Bitcoin owners who are locked out of their wallets speak of endless days and nights of frustration as they have tried to get access to their fortunes. Many have owned the coins since Bitcoin’s early days a decade ago, when no one had confidence that the tokens would be worth anything. The dilemma is a stark reminder of Bitcoin’s unusual technological underpinnings, which set it apart from normal money and give it some of its most vaunted — and riskiest — qualities. With traditional bank accounts and online wallets, banks like Wells Fargo and other financial companies like PayPal can provide people the passwords to their accounts or reset lost passwords.
But Bitcoin has no company to provide or store passwords. The virtual currency’s creator, a shadowy figure known as Satoshi Nakamoto, has said Bitcoin’s central idea was to allow anyone in the world to open a digital bank account and hold the money in a way that no government could prevent or regulate.

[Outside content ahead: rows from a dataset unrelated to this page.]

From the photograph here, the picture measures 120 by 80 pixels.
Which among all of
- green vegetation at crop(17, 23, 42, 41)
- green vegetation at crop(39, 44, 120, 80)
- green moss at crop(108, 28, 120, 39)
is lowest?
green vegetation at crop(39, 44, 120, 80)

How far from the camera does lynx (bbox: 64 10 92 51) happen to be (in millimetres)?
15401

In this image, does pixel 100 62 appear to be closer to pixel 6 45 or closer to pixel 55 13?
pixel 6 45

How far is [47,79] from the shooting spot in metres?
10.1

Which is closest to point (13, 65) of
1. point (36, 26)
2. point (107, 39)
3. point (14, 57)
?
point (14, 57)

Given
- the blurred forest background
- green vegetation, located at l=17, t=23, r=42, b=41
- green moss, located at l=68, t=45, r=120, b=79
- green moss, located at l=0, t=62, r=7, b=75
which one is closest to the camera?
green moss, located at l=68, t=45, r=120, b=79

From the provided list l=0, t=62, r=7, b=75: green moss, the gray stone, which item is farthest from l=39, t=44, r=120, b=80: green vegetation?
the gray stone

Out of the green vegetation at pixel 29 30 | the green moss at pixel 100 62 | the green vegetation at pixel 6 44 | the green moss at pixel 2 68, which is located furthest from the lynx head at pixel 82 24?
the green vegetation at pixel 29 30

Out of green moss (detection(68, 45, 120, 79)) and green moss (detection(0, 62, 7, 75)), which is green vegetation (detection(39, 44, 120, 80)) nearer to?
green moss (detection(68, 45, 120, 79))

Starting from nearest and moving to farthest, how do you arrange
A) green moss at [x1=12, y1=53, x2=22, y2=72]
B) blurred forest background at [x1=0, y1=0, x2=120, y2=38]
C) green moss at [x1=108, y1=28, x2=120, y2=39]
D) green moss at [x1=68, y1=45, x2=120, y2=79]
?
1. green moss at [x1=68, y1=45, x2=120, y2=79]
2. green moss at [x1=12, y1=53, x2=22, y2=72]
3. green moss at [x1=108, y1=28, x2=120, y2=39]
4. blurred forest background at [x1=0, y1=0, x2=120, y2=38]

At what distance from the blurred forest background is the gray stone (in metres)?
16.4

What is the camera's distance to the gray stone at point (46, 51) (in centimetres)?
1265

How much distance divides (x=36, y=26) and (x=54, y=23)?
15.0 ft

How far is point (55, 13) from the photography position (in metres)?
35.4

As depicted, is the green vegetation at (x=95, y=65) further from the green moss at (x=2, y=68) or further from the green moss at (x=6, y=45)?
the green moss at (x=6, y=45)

This is made possible by the structure of Bitcoin, which is governed by a network of computers that agreed to follow software containing all the rules for the cryptocurrency. The software includes a complex algorithm that makes it possible to create an address, and associated private key, which is known only by the person who created the wallet.
The software also allows the Bitcoin network to confirm the accuracy of the password to allow transactions, without seeing or knowing the password itself. In short, the system makes it possible for anyone to create a Bitcoin wallet without having to register with a financial institution or go through any sort of identity check. But the structure of this system did not account for just how bad people can be at remembering and securing their passwords.